Il est bon, mon cher ange, que l’on fasse imprimer, sans délai, jour et nuit, sans perdre un moment, ces Guèbres, sur lesquels je pense précisément comme vous. On me les a dédiés dans le pays étranger, et on me loue, dans l’épître, d’aimer passionnément la tolérance, et de respecter beaucoup la religion ; cela fait toujours plaisir.

On a fait deux nouvelles éditions du Siècle de Louis XIV et de Louis XV. On m’a envoyé d’Angleterre une belle médaille d’or de l’amiral Anson, en signe de reconnaissance du bien que j’ai dit de ce grand homme[2], avec la vérité dont je suis assez partisan.

On dit que nous allons voir une petite histoire de la guerre de Corse[3]. Je suis bien fâché que M. de Chauvelin n’ait pas été à la place de M. de Vaux. Vous ne saurez croire quelle considération le ministère de France a chez l’étranger, ou plutôt vous le savez mieux que moi. Faire un pape, gouverner Rome, prendre un royaume en vingt jours, ce ne sont pas là des bagatelles.

Tout languissant et tout mourant que je suis, je pourrais bien ajouter un chapitre[4] au Siècle de Louis XV.

Je prends la plume, mon cher ange, pour vous dire que j’ai su que vous cherchiez quelque argent. Je n’ai actuellement que dix mille francs dont je puisse disposer à Paris : les voilà. Agréez le denier de la veuve. Je suis très-affligé du dérangement de la santé de Mme d’Argental. Dites-moi de ses nouvelles, je vous en conjure.

N’admirez-vous pas comme j’écris lisiblement quand j’ai une bonne plume ?

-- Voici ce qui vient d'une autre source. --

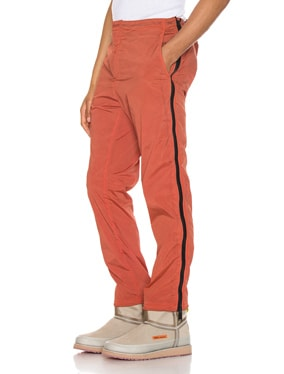 Side Zip Pants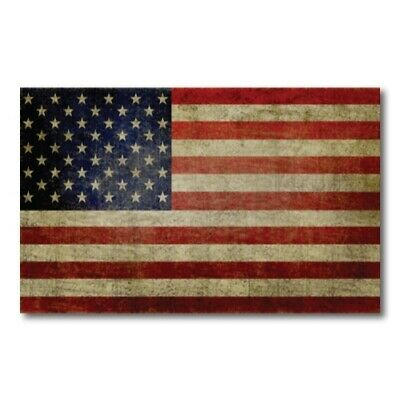 Weathered American Flag Magnet Large Size 5x8 inch Decal for Car Truck or Fridge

À l’ombre de vos ailes, mes anges.

  1. C’est la lettre 7583.
  2. Voyez tome XV page 312.
  3. Je pense que Voltaire veut parler de l’ouvrage de Boswell, dont il parut deux traductions en 1769 : l’une intitulée Relation de l’île de Corse, un volume in-8° ; l’autre, État de la Corse, deux volumes in-12. (B.)
  4. Le chapitre xl (De la Corse) parut, pour la première fois, en 1769, dans l’édition in-4° du Précis du Siècle de Louis XV ; voyez tome XV, page 406.